─── EXERCISE DATA
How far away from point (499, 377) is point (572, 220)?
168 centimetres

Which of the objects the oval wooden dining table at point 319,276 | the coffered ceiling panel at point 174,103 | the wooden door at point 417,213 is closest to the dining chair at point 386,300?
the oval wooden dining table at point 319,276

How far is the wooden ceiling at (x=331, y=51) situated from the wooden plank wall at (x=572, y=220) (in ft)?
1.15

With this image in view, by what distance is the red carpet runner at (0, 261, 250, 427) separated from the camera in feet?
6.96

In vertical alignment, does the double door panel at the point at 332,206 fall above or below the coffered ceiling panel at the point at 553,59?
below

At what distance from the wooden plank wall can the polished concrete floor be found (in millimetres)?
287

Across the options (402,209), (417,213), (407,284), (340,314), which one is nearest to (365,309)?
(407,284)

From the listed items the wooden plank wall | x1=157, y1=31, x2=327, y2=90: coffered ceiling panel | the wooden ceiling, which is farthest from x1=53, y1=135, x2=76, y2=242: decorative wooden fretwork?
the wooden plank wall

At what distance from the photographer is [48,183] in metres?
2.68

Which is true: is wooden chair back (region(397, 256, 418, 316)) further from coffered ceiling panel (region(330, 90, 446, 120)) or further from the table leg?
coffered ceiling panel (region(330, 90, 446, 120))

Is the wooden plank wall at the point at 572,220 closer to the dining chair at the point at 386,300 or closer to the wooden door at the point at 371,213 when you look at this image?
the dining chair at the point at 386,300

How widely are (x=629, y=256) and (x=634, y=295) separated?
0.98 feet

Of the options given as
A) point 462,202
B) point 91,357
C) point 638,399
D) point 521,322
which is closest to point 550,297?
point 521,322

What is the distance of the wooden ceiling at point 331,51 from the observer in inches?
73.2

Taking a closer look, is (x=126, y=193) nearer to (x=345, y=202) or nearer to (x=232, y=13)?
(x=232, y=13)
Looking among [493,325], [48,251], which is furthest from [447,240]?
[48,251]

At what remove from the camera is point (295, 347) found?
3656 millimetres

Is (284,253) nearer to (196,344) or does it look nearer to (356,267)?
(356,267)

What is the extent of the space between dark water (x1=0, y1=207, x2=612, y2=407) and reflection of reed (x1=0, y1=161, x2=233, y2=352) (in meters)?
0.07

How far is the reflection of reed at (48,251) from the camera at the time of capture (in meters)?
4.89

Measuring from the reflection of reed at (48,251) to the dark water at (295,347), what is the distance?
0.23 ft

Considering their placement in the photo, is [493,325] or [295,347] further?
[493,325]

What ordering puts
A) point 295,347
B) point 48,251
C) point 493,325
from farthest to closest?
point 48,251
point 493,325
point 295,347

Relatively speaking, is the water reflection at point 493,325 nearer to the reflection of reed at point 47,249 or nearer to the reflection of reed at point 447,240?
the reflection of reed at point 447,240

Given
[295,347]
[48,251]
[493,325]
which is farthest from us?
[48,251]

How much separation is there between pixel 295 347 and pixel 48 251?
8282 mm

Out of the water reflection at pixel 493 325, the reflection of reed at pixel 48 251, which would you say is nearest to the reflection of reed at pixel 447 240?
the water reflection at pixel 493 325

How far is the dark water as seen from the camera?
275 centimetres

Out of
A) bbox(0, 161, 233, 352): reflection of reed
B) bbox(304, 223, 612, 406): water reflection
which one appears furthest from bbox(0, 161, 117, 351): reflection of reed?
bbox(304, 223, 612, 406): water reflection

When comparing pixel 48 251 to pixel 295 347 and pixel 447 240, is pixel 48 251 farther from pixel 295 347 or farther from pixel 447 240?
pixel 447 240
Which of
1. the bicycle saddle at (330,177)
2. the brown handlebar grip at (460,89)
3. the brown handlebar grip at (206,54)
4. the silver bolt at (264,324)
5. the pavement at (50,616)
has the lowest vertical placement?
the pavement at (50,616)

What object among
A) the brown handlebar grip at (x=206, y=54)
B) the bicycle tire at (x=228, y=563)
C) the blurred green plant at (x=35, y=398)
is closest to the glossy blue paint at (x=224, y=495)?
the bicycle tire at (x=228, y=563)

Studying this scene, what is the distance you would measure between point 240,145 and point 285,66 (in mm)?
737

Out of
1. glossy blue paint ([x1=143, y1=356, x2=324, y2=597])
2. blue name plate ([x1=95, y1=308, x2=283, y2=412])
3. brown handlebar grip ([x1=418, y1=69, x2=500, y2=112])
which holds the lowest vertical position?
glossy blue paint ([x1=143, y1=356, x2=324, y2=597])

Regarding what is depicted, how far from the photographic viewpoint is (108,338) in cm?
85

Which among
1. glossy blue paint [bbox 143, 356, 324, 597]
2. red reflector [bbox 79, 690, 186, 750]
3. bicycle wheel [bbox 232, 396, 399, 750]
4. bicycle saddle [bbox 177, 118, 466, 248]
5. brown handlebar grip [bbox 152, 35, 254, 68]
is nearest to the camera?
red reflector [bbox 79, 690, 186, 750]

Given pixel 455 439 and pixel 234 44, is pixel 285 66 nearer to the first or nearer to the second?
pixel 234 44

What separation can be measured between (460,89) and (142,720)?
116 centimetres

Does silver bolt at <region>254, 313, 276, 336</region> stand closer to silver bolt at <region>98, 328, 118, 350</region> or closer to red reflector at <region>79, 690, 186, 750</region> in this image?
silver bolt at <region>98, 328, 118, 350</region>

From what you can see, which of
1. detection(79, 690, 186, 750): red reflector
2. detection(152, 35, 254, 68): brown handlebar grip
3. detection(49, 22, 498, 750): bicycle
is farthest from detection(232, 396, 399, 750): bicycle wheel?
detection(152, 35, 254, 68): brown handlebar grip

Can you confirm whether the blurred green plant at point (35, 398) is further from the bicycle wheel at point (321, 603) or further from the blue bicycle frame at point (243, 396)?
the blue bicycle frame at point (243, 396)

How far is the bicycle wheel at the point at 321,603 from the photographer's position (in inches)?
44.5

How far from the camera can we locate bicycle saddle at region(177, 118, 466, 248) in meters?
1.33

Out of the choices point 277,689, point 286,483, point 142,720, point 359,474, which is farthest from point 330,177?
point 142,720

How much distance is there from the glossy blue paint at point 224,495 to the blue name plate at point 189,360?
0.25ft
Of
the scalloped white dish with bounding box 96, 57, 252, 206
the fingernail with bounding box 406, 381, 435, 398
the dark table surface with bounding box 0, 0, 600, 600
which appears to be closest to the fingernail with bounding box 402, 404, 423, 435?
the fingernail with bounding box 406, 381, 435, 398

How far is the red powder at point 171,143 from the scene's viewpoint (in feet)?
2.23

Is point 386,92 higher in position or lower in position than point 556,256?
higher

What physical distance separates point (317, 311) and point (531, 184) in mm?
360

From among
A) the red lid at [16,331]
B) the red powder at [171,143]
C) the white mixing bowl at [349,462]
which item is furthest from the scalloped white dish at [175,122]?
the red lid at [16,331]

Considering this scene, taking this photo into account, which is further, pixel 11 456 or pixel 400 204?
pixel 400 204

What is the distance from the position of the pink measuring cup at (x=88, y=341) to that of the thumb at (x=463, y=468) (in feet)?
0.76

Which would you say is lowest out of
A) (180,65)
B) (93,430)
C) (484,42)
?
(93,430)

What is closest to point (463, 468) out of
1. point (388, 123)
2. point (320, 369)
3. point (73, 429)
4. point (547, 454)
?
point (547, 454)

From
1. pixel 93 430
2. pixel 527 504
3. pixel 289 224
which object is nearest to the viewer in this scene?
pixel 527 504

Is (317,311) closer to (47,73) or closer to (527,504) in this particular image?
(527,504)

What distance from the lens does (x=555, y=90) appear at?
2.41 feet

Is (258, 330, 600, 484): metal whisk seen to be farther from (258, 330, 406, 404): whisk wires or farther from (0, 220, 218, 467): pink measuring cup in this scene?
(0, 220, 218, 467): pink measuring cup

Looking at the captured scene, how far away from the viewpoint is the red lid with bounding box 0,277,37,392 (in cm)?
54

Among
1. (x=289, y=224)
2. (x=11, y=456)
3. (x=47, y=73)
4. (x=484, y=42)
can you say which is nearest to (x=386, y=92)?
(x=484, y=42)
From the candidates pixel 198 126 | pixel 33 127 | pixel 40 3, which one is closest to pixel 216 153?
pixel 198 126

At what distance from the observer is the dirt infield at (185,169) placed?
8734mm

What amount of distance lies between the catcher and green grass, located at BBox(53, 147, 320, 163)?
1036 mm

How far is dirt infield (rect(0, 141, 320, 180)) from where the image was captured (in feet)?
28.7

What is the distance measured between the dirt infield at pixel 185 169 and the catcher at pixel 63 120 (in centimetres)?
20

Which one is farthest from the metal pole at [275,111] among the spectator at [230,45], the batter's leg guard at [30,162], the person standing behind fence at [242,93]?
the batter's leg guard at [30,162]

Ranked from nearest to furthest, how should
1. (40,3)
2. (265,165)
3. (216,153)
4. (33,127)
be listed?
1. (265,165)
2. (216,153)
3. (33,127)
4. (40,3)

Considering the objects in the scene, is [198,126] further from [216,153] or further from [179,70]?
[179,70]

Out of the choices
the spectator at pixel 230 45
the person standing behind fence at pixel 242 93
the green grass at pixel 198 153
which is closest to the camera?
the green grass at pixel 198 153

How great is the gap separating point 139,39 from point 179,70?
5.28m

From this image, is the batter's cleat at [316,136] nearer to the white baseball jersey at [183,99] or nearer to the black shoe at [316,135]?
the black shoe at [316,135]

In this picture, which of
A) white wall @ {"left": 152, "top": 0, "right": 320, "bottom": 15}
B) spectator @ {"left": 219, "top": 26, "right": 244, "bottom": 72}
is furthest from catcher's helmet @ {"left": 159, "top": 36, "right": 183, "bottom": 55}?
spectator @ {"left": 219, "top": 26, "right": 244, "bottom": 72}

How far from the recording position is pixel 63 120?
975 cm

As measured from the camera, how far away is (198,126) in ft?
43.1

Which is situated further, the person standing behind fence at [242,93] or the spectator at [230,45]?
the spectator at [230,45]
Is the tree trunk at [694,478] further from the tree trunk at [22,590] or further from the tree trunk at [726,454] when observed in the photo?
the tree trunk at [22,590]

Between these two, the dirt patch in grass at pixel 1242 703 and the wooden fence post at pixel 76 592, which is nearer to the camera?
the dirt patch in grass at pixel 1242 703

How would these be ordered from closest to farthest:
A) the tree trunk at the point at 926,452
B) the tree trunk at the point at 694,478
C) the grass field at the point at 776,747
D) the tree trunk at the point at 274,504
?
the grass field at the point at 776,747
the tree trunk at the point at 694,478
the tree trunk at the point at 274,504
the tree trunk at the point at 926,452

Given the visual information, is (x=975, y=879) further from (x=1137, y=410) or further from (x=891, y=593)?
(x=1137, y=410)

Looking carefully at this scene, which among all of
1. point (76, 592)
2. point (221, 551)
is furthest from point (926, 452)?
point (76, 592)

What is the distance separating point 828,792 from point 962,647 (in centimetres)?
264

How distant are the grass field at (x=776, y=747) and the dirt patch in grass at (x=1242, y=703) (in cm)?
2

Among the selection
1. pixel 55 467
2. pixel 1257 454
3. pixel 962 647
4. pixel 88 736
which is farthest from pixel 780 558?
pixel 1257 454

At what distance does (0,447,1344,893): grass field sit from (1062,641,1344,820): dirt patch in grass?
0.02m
──────
# [STATED EXERCISE]
Every line from the one containing "Given the visual" through the end of the entries above must be echoed exactly, with both ends kept.

# [SOLVED EXERCISE]
Given the visual information, is (x=975, y=879) further from (x=1137, y=410) or further from (x=891, y=593)?
(x=1137, y=410)

Looking carefully at this scene, which among all of
1. point (76, 592)
2. point (221, 551)
is furthest from point (926, 452)?
point (76, 592)

What is the distance separating point 828,792 from point 962,647 (in centimetres)?
264

How distant are the grass field at (x=776, y=747) and the dirt patch in grass at (x=1242, y=703) (in cm)?
2

Among the selection
1. pixel 55 467
2. pixel 1257 454
3. pixel 962 647
4. pixel 88 736
which is farthest from pixel 780 558?
pixel 1257 454

At what distance does (0,447,1344,893): grass field sit from (1062,641,1344,820): dirt patch in grass?
0.02m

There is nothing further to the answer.